Print every line of the listing below exactly as it appears, leaving out the pictures.

» **Spatial data with pictures**
■ ■ ■ ■

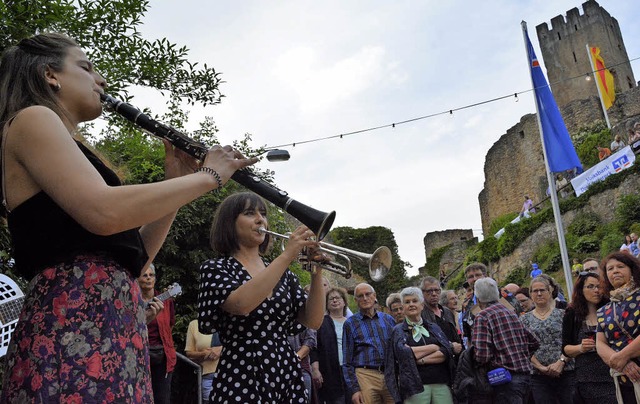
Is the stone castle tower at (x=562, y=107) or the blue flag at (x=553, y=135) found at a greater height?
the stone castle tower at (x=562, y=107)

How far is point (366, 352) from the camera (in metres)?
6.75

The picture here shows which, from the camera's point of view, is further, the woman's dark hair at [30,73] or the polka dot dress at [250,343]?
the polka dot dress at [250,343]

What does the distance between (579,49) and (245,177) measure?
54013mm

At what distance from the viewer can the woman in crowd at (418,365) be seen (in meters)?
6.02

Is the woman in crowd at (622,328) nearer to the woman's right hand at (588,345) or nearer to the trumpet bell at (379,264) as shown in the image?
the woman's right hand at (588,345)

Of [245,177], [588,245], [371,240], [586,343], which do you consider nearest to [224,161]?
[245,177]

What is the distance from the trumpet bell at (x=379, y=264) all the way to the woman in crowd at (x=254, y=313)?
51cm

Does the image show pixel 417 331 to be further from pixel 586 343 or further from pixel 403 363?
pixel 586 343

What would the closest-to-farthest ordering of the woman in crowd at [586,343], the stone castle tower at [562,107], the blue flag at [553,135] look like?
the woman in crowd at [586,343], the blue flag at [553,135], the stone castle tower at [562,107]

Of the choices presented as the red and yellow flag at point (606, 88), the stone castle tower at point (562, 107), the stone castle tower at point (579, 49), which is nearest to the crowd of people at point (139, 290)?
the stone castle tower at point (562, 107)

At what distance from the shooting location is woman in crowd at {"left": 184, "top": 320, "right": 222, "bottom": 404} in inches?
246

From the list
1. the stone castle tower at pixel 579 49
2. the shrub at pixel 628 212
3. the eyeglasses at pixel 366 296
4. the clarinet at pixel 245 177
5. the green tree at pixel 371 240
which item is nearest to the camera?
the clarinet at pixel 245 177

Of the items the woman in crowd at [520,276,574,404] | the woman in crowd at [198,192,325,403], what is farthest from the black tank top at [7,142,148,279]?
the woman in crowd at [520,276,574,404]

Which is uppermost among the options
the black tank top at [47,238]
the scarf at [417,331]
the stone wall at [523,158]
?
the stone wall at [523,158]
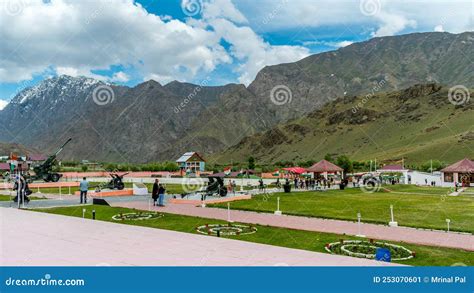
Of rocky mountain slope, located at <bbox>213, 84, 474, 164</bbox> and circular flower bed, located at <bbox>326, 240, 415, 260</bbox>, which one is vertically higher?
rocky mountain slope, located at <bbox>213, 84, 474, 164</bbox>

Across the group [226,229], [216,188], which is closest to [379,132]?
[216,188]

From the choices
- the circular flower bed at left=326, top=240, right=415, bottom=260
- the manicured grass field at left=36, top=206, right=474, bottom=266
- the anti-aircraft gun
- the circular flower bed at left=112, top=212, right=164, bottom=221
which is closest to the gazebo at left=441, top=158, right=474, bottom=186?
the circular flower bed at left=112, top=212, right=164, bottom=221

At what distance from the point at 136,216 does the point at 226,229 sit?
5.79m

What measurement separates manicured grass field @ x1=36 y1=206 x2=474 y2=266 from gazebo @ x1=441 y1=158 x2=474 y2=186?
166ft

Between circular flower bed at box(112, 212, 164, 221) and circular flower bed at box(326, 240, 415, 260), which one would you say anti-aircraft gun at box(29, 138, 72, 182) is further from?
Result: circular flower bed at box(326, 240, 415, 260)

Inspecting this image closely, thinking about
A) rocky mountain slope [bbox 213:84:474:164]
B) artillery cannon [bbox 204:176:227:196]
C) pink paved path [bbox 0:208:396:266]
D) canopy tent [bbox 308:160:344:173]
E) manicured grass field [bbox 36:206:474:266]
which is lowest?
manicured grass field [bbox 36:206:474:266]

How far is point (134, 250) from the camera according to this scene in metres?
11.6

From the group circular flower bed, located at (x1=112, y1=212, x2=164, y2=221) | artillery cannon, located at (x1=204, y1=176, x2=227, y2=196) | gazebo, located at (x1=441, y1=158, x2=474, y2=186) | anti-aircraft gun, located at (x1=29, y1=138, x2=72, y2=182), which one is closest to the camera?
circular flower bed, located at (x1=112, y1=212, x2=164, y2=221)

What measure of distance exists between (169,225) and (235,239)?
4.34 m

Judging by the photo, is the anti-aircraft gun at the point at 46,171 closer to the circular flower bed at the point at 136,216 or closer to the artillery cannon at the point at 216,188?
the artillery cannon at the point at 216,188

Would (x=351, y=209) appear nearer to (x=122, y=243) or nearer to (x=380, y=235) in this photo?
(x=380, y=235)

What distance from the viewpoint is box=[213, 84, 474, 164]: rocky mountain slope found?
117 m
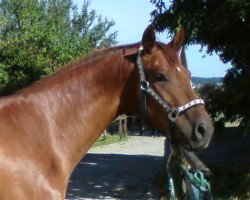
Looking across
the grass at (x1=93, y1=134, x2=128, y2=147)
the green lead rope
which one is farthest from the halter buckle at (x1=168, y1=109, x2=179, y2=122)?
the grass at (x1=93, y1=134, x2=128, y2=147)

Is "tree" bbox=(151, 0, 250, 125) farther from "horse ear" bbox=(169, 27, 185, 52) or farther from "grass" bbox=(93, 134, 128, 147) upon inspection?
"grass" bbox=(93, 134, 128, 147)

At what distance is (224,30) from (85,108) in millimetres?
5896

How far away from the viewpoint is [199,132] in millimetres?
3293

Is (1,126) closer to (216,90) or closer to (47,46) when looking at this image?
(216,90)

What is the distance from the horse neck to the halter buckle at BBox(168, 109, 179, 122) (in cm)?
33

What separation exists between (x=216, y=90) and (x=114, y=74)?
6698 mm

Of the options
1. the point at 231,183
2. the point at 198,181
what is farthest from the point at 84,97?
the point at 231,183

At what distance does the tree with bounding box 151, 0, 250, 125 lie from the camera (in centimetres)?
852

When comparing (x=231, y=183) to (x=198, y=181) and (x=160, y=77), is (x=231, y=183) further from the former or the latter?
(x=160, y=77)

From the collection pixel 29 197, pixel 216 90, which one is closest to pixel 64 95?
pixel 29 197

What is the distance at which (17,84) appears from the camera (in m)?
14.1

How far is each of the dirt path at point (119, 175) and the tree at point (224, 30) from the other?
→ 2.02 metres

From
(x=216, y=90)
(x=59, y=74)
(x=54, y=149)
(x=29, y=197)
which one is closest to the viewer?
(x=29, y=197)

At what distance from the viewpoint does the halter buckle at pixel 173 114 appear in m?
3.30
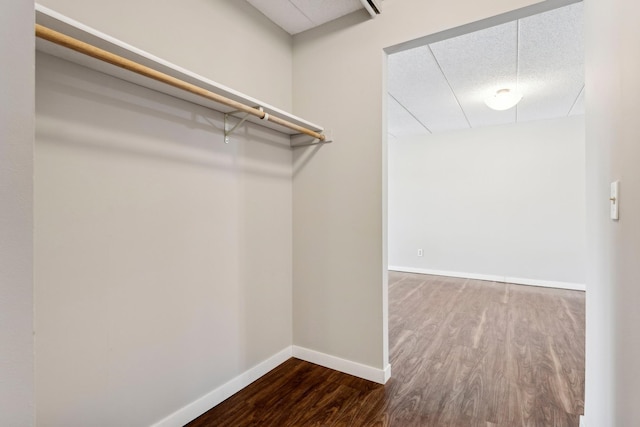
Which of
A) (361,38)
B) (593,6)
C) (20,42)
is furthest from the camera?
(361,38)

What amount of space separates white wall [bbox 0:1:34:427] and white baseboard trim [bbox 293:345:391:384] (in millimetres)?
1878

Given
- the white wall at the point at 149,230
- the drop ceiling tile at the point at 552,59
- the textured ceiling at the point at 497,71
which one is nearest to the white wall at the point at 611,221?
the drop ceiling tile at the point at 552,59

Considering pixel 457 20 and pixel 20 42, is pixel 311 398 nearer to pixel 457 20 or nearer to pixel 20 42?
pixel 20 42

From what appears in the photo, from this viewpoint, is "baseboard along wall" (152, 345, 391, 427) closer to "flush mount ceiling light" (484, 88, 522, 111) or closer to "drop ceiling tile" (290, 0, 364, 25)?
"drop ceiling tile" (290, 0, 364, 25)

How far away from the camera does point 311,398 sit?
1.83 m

■ ■ ■ ■

» **Answer for this exercise**
Is the stone castle tower at (x=562, y=107) or the blue flag at (x=553, y=135) found at a greater height?
the stone castle tower at (x=562, y=107)

How far is point (366, 352) from the camera (in metres)?
6.75

The picture here shows which, from the camera's point of view, is further, the woman's dark hair at [30,73] or the polka dot dress at [250,343]?
the polka dot dress at [250,343]

What does the distance between (579,49) and (245,177) measure?
54013mm

At what distance from the viewer can the woman in crowd at (418,365) be seen (in meters)?
6.02

Is the woman in crowd at (622,328) nearer to the woman's right hand at (588,345) or nearer to the trumpet bell at (379,264) as shown in the image?
the woman's right hand at (588,345)

Of [245,177], [588,245], [371,240], [586,343], which do you consider nearest to [224,161]?
[245,177]

What is the distance from the trumpet bell at (x=379, y=264) all the way to the woman in crowd at (x=254, y=313)?
51cm

Does the image show pixel 417 331 to be further from pixel 586 343 or further from pixel 403 363?
pixel 586 343

What would the closest-to-farthest ordering of the woman in crowd at [586,343], the stone castle tower at [562,107], the blue flag at [553,135] look like?
the woman in crowd at [586,343], the blue flag at [553,135], the stone castle tower at [562,107]

Of the choices presented as the red and yellow flag at point (606, 88), the stone castle tower at point (562, 107), the stone castle tower at point (579, 49), which is nearest to the crowd of people at point (139, 290)?
the stone castle tower at point (562, 107)

At what distance from the shooting location is woman in crowd at {"left": 184, "top": 320, "right": 222, "bottom": 404} in inches?
246

From the list
1. the stone castle tower at pixel 579 49
2. the shrub at pixel 628 212
3. the eyeglasses at pixel 366 296
4. the clarinet at pixel 245 177
5. the green tree at pixel 371 240
which item is nearest to the camera?
the clarinet at pixel 245 177

Of the items the woman in crowd at [520,276,574,404] | the woman in crowd at [198,192,325,403], what is farthest from the black tank top at [7,142,148,279]?
the woman in crowd at [520,276,574,404]

Which is uppermost among the options
the black tank top at [47,238]
the scarf at [417,331]
the stone wall at [523,158]
?
the stone wall at [523,158]
Of rocky mountain slope, located at <bbox>213, 84, 474, 164</bbox> and circular flower bed, located at <bbox>326, 240, 415, 260</bbox>, which one is vertically higher?
rocky mountain slope, located at <bbox>213, 84, 474, 164</bbox>

Across the group [226,229], [216,188], which is closest to [379,132]?
[216,188]

From the choices
- the circular flower bed at left=326, top=240, right=415, bottom=260
- the manicured grass field at left=36, top=206, right=474, bottom=266
- the anti-aircraft gun
- the circular flower bed at left=112, top=212, right=164, bottom=221
which is closest to the gazebo at left=441, top=158, right=474, bottom=186?
the circular flower bed at left=112, top=212, right=164, bottom=221

At what distance from the point at 136,216 does the point at 226,229 sit?
5.79m

What measurement separates manicured grass field @ x1=36 y1=206 x2=474 y2=266 from gazebo @ x1=441 y1=158 x2=474 y2=186?
166ft

Between circular flower bed at box(112, 212, 164, 221) and circular flower bed at box(326, 240, 415, 260), which one would you say anti-aircraft gun at box(29, 138, 72, 182) is further from?
Result: circular flower bed at box(326, 240, 415, 260)

Inspecting this image closely, thinking about
A) rocky mountain slope [bbox 213:84:474:164]
B) artillery cannon [bbox 204:176:227:196]
C) pink paved path [bbox 0:208:396:266]
D) canopy tent [bbox 308:160:344:173]
E) manicured grass field [bbox 36:206:474:266]
which is lowest?
manicured grass field [bbox 36:206:474:266]

How far is point (134, 250) from the camera according to this scene in metres?
11.6

From the group circular flower bed, located at (x1=112, y1=212, x2=164, y2=221) | artillery cannon, located at (x1=204, y1=176, x2=227, y2=196) | gazebo, located at (x1=441, y1=158, x2=474, y2=186) | anti-aircraft gun, located at (x1=29, y1=138, x2=72, y2=182), which one is closest to the camera?
circular flower bed, located at (x1=112, y1=212, x2=164, y2=221)

What measure of distance exists between (169,225) and (235,239)?
4.34 m

Judging by the photo, is the anti-aircraft gun at the point at 46,171 closer to the circular flower bed at the point at 136,216 or closer to the artillery cannon at the point at 216,188?
the artillery cannon at the point at 216,188

Would (x=351, y=209) appear nearer to (x=122, y=243) or nearer to (x=380, y=235) in this photo?
(x=380, y=235)

What distance from the viewpoint is box=[213, 84, 474, 164]: rocky mountain slope found?
117 m
Looking across
the grass at (x1=93, y1=134, x2=128, y2=147)
the green lead rope
which one is farthest from the halter buckle at (x1=168, y1=109, x2=179, y2=122)?
the grass at (x1=93, y1=134, x2=128, y2=147)

Is "tree" bbox=(151, 0, 250, 125) farther from "horse ear" bbox=(169, 27, 185, 52) or farther from "grass" bbox=(93, 134, 128, 147) upon inspection?
"grass" bbox=(93, 134, 128, 147)

At what distance is (224,30) from (85,108) in millimetres?
5896

How far away from the viewpoint is [199,132] in millimetres?
3293

Is (1,126) closer to (216,90) or closer to (47,46) when looking at this image?
(216,90)

What is the distance from the horse neck to the halter buckle at BBox(168, 109, 179, 122) (in cm)?
33

What separation exists between (x=216, y=90) and (x=114, y=74)?
6698 mm

Of the options
1. the point at 231,183
2. the point at 198,181
what is farthest from the point at 84,97?
the point at 231,183

At what distance does the tree with bounding box 151, 0, 250, 125 lie from the camera (in centimetres)?
852

When comparing (x=231, y=183) to (x=198, y=181) and (x=160, y=77), is (x=231, y=183) further from the former or the latter?
(x=160, y=77)

From the collection pixel 29 197, pixel 216 90, which one is closest to pixel 64 95?
pixel 29 197

What is the distance at which (17,84) appears from the camera (in m)?
14.1

How far is each of the dirt path at point (119, 175) and the tree at point (224, 30) from the other?
→ 2.02 metres

From
(x=216, y=90)
(x=59, y=74)
(x=54, y=149)
(x=29, y=197)
which one is closest to the viewer?
(x=29, y=197)

At what distance from the viewpoint does the halter buckle at pixel 173 114 appear in m?
3.30
Which of
A) (361,38)
B) (593,6)
C) (20,42)
is furthest from the camera?
(361,38)

What amount of space separates white wall [bbox 0:1:34:427] and white baseboard trim [bbox 293:345:391:384] (in millimetres)?
1878

Given
- the white wall at the point at 149,230
- the drop ceiling tile at the point at 552,59
- the textured ceiling at the point at 497,71
which one is nearest to the white wall at the point at 611,221?
the drop ceiling tile at the point at 552,59

Considering pixel 457 20 and pixel 20 42, is pixel 311 398 nearer to pixel 457 20 or nearer to pixel 20 42?
pixel 20 42

From what appears in the photo, from this viewpoint, is "baseboard along wall" (152, 345, 391, 427) closer to "flush mount ceiling light" (484, 88, 522, 111) or closer to "drop ceiling tile" (290, 0, 364, 25)?
"drop ceiling tile" (290, 0, 364, 25)

How far away from the camera does point 311,398 sit?
1.83 m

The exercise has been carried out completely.